A friend of mine brought concept to my attention that I had never thought of. A single man himself he noted that most men enjoy being single but they probably hate dating.
Now this piece of information shocked me because as an avid dater, I believed all men, specifically the ones I dated, enjoyed dating as much as I did. To my friends observation, not so.
The more I thought about this idea, the more it made sense to me.
After speaking with numerous single men, I understand why some men are serial monogamist. You know the type who bounce from from one relationship to another, like a frog to a lily pad. For men, it seems way easier to lock down a woman that you can guarantee you’ll have sex with than to chase unpredictable sex.
We all have that one friend who always seems to have a girlfriend and this is why.
Dating is work.
This isn’t news.
Dating requires planning, thought, dressing up possible and most of the time money. It takes effort, and although relationships are work, a relationship is more likely to yield a reward that just one date. In relationships, a half-ass effort is still better than nothing.
In dating however, it does not reward you for doing things half-assed; in fact it down right punishes you.
Culturally, men are required to put in much more work than women in the beginning of a courtship. Based on this pressure, we’re starting to see the rebellion from men to makes moves. Men are less likely today, than ever, to pursue women.
You might be wondering, how anyone gets into a relationship these day, well the truth is, many people don’t.
I completely sympathize with a man’s unwillingness to just date.
You don’t know when, if ever, you’ll have sex
You’re expected to initiate the dates
You don’t feel in control
There’s always a chance she might say, “I think we should be friends.”
Television shows like Entourage teach men across the globe, the freedom of being single. The fun that you can have being single is immeasurable, and your happiness hinges solely on your confidence. Feel good about yourself, and the dating world is your oyster.
The alternative is to suffer through the process wondering what the woman you’re dating really wants.
If I were a man, I would hate dating as well.
Men should know the truth; there are three typical reasons a woman will agree to go out with you.
She wants a relationship with you (she already knows it, unless you do something to change her mind)
She wants to have sex with you (she already knows it, unless you do something to change your mind.)
She doesn’t have sh*t else to do (or anyone else to do it with.)
Men have the unfortunate task of trying to determine one intention from another. Which can be incredibly difficult. That’s because to understand a woman’s intentions you must first fundamentally understand women.
If you want to get the most out of dating as a man, I suggest the following.
Stop taking women on dates.
At least formally.
When it comes to getting to know a woman, simply invite her to something that you’re already doing.
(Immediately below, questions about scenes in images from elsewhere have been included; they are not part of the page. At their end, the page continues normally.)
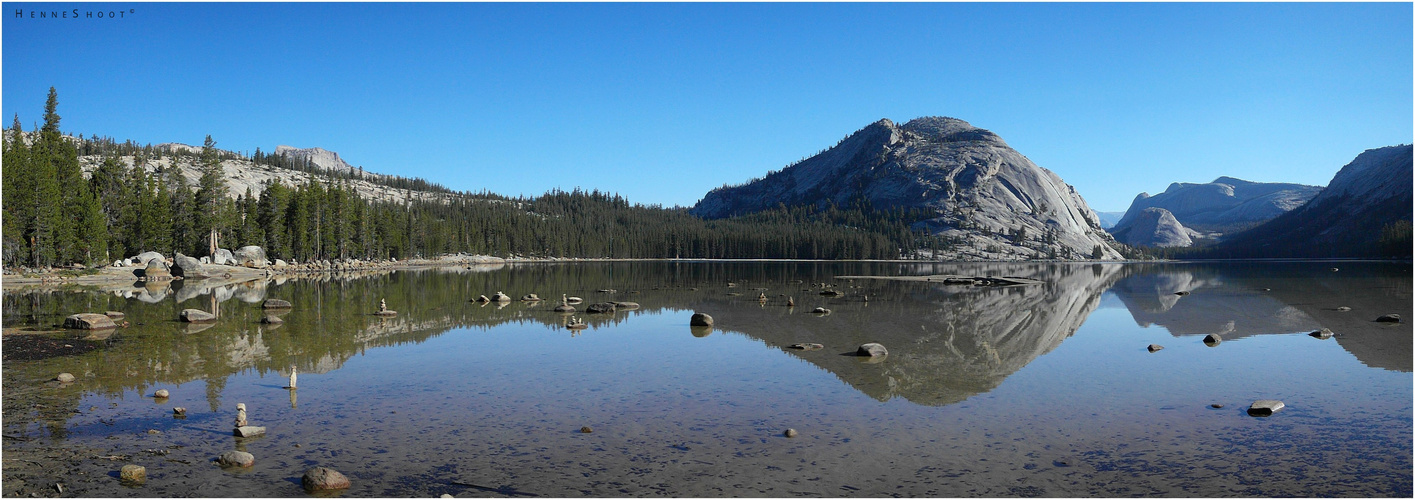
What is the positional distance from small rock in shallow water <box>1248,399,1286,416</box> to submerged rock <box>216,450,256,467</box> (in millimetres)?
27282

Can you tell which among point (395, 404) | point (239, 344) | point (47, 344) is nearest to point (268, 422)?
point (395, 404)

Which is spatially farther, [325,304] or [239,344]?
[325,304]

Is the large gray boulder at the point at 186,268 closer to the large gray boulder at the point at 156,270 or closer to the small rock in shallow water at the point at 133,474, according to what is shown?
the large gray boulder at the point at 156,270

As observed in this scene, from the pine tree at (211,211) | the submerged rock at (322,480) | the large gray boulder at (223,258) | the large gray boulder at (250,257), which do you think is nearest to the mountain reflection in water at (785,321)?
the submerged rock at (322,480)

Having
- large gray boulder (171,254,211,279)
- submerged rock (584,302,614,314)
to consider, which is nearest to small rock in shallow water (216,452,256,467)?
submerged rock (584,302,614,314)

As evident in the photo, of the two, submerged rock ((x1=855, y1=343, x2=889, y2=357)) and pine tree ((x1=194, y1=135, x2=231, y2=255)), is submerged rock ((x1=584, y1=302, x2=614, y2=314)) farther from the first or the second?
pine tree ((x1=194, y1=135, x2=231, y2=255))

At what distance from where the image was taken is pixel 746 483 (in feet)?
52.1

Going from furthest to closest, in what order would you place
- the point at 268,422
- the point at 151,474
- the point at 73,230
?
the point at 73,230 → the point at 268,422 → the point at 151,474

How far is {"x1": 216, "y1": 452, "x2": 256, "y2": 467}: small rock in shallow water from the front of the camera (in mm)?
16406

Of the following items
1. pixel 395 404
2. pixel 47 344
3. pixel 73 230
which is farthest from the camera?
pixel 73 230

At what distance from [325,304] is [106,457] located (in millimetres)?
45695

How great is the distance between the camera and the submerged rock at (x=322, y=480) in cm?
1496

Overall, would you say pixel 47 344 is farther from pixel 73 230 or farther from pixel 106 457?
pixel 73 230

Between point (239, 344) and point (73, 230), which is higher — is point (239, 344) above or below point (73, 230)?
below
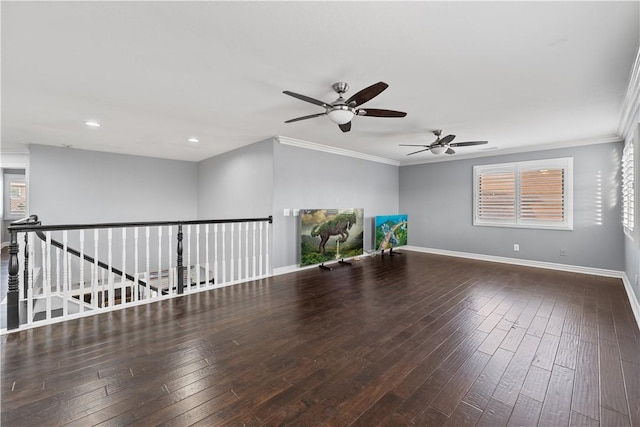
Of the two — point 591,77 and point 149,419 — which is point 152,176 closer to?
point 149,419

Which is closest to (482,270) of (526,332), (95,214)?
(526,332)

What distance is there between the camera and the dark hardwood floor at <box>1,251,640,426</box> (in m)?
1.69

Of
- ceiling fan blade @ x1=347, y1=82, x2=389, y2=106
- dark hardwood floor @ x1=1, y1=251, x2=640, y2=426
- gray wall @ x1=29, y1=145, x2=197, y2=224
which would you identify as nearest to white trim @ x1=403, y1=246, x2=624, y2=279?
dark hardwood floor @ x1=1, y1=251, x2=640, y2=426

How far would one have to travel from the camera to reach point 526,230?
5.74m

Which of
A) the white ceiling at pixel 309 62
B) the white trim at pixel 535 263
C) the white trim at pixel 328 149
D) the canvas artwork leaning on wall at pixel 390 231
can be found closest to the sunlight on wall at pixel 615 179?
the white ceiling at pixel 309 62

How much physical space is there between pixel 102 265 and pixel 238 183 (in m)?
2.88

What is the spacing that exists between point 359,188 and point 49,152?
21.5 ft

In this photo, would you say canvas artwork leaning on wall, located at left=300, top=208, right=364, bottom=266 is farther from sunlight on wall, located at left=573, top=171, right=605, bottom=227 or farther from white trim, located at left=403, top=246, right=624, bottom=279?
sunlight on wall, located at left=573, top=171, right=605, bottom=227

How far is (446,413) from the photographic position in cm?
168

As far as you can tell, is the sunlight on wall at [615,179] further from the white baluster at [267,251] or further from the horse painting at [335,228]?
the white baluster at [267,251]

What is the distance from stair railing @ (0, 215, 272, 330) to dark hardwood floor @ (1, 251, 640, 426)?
349mm

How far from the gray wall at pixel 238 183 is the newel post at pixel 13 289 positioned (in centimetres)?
315

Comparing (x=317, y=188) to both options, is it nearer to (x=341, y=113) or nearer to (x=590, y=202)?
(x=341, y=113)

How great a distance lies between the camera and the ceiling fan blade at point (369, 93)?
7.62 feet
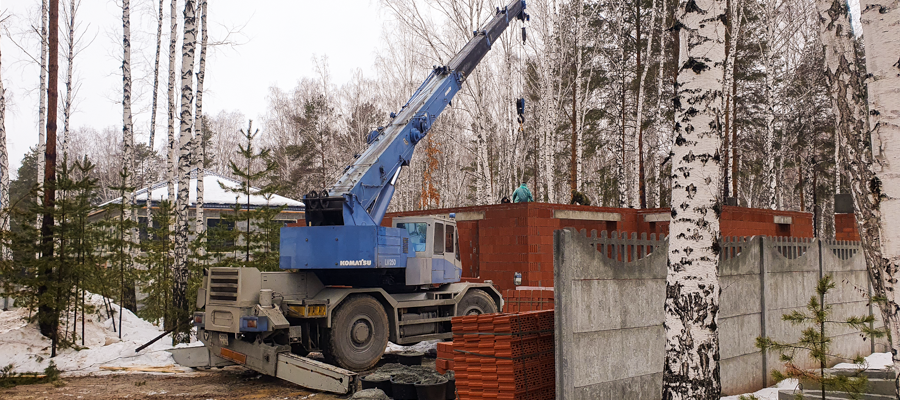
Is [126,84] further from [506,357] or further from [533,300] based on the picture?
[506,357]

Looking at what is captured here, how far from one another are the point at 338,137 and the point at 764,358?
3660 cm

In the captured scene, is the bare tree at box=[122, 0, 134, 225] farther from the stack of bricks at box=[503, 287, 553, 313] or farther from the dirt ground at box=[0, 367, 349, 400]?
the stack of bricks at box=[503, 287, 553, 313]

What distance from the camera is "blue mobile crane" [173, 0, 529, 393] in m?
10.6

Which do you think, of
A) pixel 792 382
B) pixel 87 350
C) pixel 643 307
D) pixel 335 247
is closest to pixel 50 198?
pixel 87 350

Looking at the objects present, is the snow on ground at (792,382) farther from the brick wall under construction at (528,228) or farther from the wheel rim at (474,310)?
the wheel rim at (474,310)

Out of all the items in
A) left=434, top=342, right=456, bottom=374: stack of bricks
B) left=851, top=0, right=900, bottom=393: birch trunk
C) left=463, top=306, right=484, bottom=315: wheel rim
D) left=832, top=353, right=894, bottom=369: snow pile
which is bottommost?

I hate to admit that women aren’t that tough to impress. But they’re really not. They want to spend time with you, and if you’re not enough then they’re probably not that into you.
While culturally, formal dates have been the way that adults get to know each other, they are no longer necessary.
Times are changing. Dinner, and a movie aren’t dates for single people anymore. They’re a great idea when you’re in a relationship but before you know if you want to get exclusive with a woman, save your coins.
Not only am I a proponent of informal, and free dates, I think it’s time that we were more of ourselves. Invite a potential partner to join you doing something that you enjoy so that she can judge you on your passions and not your resume.
Stop hitting on women.
Stop hitting on women and just talk to them.
In the pick-up world, they call this the direct approach. State your intentions and the woman is either into it or not. Taking the concept a little further, say what you’d like to happen but don’t worry about if it happens or not.
Every interaction doesn’t need to turn into a date.
Speak to women like people, instead of conquests. You’ll be surprised how easy it can be to strike up a conversation with a stranger when you have no hidden agendas.
This is exactly what wingmen and women do, they spark conversations without asking anything from the person they’re speaking with. Sure, it’s an ask to hold someone’s attention but you don’t have to put pressure on yourself based on the outcome.
The conversation is the goal, not getting a date. While a conversation can turn into a date, it shouldn’t be the only reason that you speak women.
Stop being nice.
That might sound controversial, or against the gentleman code of conduct but it’s so easy to want to be nice read compliant, instead of just being yourself. Instead of being nice to women, be honest. Be bold. Be attentive, and aware of her needs as well as yours.
Just don’t be nice because it’s safer than going after what you really want.
Don’t buy the drink if you don’t want to. Don’t give the compliment if you don’t want to. Don’t hold yourself to her standards, find your own.
What women hate, is when you hide your agenda behind a veil of niceties. When you are too eager to please, instead of eager to lead.
Don’t think of nice as a badge of honor, and stop being nice when there so many more effective adjectives. I hope this was helpful.